→ **Exercise brief**: Print the full text about the AI virtual physician project, word for word.

AI Virtual Physician
Created a virtual physician in 48 hours that conducts primary care consults, applies symptom triage logic, and uses structured prompts to escalate emergencies or provide empathetic self-care guidance. Built with Next.js, Vercel AI SDK, and Supabase.
Problem
People often feel uncertain about whether their symptoms need self-care or professional help. Traditional telehealth can be expensive or slow, and many users delay seeking support. I wanted to explore how AI could offer a low-friction, trustworthy way to triage symptoms at home.
Objective
In 48 hours, design an AI agent that simulates a primary care consultation. It should handle mild symptoms with self-care suggestions, recognize emergency symptoms, and escalate appropriately, all while following strict safety and empathy protocols.
User Flow (Discovery)
Interviewed medical professionals and supplemented with online research to understand the typical flow of primary care consultations.
Patient Journey

Healthcare Professional Journey

Link to Figma for Full Resolution Version
Solution
AI Primary Care Triage Agent
Tech Stack Used: Next.js, the Vercel AI SDK, OpenAI, and Supabase Auth, Postgres DB, and Typeform.

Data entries
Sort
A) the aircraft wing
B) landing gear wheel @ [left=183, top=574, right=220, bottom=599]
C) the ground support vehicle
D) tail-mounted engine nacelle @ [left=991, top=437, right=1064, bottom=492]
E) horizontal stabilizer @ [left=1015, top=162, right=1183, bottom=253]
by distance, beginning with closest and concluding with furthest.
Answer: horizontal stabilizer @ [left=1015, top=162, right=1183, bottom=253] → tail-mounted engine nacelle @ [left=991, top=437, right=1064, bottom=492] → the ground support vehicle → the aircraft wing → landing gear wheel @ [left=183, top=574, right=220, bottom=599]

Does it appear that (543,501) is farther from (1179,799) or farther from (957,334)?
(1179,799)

...

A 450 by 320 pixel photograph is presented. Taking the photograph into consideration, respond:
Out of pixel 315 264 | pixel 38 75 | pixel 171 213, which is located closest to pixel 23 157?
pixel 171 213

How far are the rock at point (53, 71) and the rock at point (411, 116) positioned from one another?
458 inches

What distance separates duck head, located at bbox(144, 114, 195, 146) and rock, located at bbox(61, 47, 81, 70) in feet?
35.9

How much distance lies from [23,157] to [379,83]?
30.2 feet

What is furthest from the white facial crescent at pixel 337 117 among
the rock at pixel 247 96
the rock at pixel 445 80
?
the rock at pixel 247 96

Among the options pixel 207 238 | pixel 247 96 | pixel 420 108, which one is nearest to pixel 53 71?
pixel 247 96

→ **Answer to this exercise**:
AI Virtual Physician
Created a virtual physician in 48 hours that conducts primary care consults, applies symptom triage logic, and uses structured prompts to escalate emergencies or provide empathetic self-care guidance. Built with Next.js, Vercel AI SDK, and Supabase.
Problem
People often feel uncertain about whether their symptoms need self-care or professional help. Traditional telehealth can be expensive or slow, and many users delay seeking support. I wanted to explore how AI could offer a low-friction, trustworthy way to triage symptoms at home.
Objective
In 48 hours, design an AI agent that simulates a primary care consultation. It should handle mild symptoms with self-care suggestions, recognize emergency symptoms, and escalate appropriately, all while following strict safety and empathy protocols.
User Flow (Discovery)
Interviewed medical professionals and supplemented with online research to understand the typical flow of primary care consultations.
Patient Journey

Healthcare Professional Journey

Link to Figma for Full Resolution Version
Solution
AI Primary Care Triage Agent
Tech Stack Used: Next.js, the Vercel AI SDK, OpenAI, and Supabase Auth, Postgres DB, and Typeform.